If you want to upgrade your DEFINITY system with the MAPD system to a
non-supported DEFINITY system, you must first upgrade it with a field
maintenance release of R6.1 or later software.
NOTE:
For MAPD support on ProLogix, you must upgrade to field release 6.3.2 or
later.
This software can be configured in either V5 or V6 mode on the Customer Options
Systems Parameters Administration Form. If you upgrade from a G3V4 DEFINITY
system or earlier releases, this will be a hardware as well as a software upgrade.
Contact the Technical Service Center at 1 800 248-1234 for more information.
(You will be prompted for your Social Security Number and 4-digit PIN.)

Security Considerations

Toll fraud is an unauthorized use of a company's telecommunications system by
an unauthorized third party. The MAPD system offers the following security
features to help prevent toll fraud and protect against unauthorized users gaining
access to the system and learning the contents of the calls:
Password protection — The system requires administrators to provide a
password before access is granted. Also, when the system is installed,
default passwords are changed to help guard against unauthorized access.

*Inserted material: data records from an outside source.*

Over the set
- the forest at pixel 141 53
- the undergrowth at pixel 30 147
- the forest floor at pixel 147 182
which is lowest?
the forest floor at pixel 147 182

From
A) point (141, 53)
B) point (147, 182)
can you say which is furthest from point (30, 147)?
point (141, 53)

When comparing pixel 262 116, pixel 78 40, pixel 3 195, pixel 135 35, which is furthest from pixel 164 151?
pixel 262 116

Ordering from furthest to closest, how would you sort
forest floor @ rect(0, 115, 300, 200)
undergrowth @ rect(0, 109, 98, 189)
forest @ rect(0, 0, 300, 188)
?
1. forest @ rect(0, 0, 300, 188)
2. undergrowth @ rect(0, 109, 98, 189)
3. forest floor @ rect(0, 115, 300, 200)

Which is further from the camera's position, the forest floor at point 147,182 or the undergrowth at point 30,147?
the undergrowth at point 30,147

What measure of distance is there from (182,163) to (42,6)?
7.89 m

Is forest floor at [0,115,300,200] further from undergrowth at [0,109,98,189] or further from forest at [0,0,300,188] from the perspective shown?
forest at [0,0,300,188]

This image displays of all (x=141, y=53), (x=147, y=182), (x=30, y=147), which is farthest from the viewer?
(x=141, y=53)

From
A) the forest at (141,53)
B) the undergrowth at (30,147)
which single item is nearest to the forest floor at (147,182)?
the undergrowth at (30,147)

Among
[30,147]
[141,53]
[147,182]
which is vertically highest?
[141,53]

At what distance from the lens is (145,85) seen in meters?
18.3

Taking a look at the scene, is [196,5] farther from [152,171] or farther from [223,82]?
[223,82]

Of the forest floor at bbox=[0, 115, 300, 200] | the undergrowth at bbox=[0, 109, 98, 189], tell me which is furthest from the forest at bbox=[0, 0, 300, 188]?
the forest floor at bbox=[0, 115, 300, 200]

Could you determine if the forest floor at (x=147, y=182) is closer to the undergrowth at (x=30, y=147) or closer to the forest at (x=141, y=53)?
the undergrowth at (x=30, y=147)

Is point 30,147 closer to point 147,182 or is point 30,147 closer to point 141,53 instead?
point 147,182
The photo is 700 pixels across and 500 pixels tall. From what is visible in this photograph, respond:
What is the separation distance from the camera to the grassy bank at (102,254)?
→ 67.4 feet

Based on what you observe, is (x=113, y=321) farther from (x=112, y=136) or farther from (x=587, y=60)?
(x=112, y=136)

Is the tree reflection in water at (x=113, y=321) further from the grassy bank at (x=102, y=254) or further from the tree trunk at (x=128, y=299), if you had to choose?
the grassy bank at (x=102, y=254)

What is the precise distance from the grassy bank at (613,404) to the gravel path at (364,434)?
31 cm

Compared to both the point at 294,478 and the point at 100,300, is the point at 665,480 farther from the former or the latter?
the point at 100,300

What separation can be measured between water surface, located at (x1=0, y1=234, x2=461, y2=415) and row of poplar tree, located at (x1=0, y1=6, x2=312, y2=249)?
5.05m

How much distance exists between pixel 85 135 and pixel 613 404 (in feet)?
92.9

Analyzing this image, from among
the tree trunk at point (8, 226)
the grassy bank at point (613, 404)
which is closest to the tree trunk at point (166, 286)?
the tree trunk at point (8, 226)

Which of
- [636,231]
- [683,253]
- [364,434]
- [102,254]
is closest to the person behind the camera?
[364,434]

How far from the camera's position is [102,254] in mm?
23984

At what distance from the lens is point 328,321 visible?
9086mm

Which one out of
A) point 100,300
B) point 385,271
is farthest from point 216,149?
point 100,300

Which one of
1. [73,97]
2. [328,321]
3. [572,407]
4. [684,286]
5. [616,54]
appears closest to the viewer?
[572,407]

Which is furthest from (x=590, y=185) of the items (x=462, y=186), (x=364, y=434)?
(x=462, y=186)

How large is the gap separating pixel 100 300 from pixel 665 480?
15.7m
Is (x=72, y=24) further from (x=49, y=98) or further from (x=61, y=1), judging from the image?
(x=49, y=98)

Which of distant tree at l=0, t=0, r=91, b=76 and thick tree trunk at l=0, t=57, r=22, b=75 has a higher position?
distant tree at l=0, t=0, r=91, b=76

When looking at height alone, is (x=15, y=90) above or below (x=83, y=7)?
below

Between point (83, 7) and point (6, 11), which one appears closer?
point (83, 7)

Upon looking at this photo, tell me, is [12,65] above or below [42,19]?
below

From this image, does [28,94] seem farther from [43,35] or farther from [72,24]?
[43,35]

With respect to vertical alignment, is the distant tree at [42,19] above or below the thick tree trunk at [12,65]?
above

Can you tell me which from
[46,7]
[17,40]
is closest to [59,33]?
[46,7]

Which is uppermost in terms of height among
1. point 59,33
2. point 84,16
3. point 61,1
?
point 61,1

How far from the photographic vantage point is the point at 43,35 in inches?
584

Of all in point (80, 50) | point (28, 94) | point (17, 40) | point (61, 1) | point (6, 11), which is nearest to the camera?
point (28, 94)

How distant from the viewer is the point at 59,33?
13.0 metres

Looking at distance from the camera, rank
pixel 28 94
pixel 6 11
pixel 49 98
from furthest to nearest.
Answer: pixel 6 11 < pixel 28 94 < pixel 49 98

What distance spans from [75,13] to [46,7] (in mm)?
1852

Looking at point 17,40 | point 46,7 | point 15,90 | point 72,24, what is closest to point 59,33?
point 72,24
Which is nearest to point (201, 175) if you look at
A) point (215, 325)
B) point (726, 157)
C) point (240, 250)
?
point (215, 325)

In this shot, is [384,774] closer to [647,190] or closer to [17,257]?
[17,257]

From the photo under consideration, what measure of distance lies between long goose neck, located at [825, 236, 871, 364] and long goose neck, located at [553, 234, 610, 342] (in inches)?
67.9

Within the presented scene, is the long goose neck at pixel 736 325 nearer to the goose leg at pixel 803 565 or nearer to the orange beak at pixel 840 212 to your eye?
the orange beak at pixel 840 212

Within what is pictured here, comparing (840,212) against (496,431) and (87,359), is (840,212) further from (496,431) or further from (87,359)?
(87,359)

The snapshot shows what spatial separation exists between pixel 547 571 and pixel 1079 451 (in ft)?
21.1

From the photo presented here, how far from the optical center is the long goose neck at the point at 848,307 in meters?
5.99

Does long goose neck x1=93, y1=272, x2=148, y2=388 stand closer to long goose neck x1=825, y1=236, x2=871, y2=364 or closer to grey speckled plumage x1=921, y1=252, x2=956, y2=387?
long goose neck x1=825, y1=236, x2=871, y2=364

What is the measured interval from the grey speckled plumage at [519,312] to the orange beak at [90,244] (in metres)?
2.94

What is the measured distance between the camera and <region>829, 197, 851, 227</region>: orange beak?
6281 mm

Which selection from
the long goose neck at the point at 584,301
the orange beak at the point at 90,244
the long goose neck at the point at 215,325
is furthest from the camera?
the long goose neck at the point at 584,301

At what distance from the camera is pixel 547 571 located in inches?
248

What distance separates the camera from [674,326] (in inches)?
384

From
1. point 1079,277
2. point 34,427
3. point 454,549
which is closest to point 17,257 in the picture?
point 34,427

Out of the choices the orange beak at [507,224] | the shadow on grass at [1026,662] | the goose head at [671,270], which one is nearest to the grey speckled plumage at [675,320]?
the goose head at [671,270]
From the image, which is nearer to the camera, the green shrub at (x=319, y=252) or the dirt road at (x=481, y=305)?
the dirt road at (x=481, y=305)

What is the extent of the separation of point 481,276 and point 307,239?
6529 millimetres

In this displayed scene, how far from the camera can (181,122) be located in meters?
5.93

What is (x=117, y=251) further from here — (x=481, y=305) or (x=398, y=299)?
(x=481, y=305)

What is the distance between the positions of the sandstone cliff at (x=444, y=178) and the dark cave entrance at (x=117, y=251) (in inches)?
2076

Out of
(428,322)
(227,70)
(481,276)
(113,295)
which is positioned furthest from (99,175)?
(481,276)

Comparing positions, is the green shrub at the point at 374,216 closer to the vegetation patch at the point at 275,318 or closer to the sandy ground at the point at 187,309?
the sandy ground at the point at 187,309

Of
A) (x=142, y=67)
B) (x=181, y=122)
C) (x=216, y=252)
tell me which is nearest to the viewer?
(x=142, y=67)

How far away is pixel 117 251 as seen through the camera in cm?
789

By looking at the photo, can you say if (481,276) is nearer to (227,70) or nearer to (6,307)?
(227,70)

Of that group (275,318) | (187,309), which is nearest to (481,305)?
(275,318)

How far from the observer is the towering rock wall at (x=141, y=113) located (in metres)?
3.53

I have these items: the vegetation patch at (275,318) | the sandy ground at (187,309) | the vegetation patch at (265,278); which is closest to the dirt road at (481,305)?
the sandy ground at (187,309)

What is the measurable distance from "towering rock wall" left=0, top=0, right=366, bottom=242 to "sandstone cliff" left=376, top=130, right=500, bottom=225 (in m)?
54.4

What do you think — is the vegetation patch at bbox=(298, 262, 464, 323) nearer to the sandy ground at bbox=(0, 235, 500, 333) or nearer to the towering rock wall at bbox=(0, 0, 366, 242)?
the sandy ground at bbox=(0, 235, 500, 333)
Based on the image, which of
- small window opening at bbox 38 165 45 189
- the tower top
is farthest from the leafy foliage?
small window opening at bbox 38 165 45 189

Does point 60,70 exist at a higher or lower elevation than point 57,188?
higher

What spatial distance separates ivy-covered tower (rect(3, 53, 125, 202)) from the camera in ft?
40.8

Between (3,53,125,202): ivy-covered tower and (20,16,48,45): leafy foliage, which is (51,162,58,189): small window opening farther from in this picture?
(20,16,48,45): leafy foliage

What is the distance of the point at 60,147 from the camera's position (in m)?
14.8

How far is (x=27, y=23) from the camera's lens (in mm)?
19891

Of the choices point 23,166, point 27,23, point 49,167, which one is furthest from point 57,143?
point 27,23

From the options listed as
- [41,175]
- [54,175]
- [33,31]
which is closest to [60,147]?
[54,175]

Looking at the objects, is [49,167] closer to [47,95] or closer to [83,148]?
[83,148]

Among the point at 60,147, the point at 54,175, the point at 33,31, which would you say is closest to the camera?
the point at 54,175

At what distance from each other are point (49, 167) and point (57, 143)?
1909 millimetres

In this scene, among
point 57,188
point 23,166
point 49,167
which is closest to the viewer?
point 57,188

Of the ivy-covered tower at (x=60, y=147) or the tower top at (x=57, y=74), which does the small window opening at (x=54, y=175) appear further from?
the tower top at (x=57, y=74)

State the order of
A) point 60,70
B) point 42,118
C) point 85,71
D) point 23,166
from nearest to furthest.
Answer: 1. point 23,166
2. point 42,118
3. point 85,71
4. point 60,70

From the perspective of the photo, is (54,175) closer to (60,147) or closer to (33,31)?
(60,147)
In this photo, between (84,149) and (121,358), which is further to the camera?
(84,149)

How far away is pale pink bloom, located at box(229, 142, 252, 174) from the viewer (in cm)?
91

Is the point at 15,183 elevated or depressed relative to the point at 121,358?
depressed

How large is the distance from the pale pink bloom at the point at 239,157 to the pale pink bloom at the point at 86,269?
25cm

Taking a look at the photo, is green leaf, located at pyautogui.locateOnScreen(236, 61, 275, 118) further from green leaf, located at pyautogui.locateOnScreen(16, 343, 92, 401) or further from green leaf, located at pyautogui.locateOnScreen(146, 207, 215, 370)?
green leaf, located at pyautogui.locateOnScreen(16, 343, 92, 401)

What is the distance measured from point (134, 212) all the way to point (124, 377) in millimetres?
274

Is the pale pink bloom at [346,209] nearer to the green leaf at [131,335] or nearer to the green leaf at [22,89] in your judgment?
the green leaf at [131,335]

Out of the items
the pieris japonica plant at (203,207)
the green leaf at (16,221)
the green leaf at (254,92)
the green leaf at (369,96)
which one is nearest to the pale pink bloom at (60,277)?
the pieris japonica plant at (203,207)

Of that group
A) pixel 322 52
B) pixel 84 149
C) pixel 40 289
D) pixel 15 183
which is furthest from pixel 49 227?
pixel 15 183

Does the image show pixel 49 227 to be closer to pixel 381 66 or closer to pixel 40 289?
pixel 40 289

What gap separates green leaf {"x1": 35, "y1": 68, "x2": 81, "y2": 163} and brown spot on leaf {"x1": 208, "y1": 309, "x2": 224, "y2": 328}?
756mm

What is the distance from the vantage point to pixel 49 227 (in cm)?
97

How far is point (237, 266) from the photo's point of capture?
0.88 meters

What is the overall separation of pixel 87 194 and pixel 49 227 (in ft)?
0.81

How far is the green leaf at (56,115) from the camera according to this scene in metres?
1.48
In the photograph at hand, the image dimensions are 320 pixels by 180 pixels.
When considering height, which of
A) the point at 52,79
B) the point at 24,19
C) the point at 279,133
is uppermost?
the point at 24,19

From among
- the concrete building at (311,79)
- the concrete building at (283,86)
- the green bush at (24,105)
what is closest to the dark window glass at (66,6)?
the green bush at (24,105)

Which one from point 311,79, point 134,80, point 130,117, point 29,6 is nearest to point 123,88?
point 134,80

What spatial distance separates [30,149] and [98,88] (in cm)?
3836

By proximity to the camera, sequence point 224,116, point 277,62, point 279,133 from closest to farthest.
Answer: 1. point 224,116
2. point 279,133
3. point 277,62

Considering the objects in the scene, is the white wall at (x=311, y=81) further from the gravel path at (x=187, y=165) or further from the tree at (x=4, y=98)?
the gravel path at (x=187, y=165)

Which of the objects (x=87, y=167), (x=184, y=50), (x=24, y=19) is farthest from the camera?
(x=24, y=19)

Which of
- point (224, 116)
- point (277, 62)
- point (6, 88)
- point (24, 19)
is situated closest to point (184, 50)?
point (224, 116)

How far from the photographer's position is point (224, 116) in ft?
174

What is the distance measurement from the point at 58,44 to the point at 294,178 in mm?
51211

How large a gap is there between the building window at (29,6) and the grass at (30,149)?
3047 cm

Audit trail — The MAPD system provides selective logging of an audit trail
of operations carried across the interface. Users can view a set of Security
Logs to learn such information as failed login attempts, unauthorized client
access attempts, time of the MAPD system resets, and commands
executed from Administration/Maintenance screens.
This system does not support an encrypted/secured protocol.Therefore:
It is possible for a criminal hacker to "spoof" the system by reverse
engineering the protocol and then "impersonating" a valid client.
Telnet transmissions of logins, passwords, and administrative information
cannot be guaranteed to be secure.
This is more likely to happen if the hacker has physical access to the Ethernet
LAN or to a system attached to the Ethernet LAN that supports the MAPD system.
The customers are encouraged to help protect the system and reduce the
possibility of toll fraud by attaching the system assembly and its clients to an
isolated, physically secure Ethernet (not connected to any other Ethernet).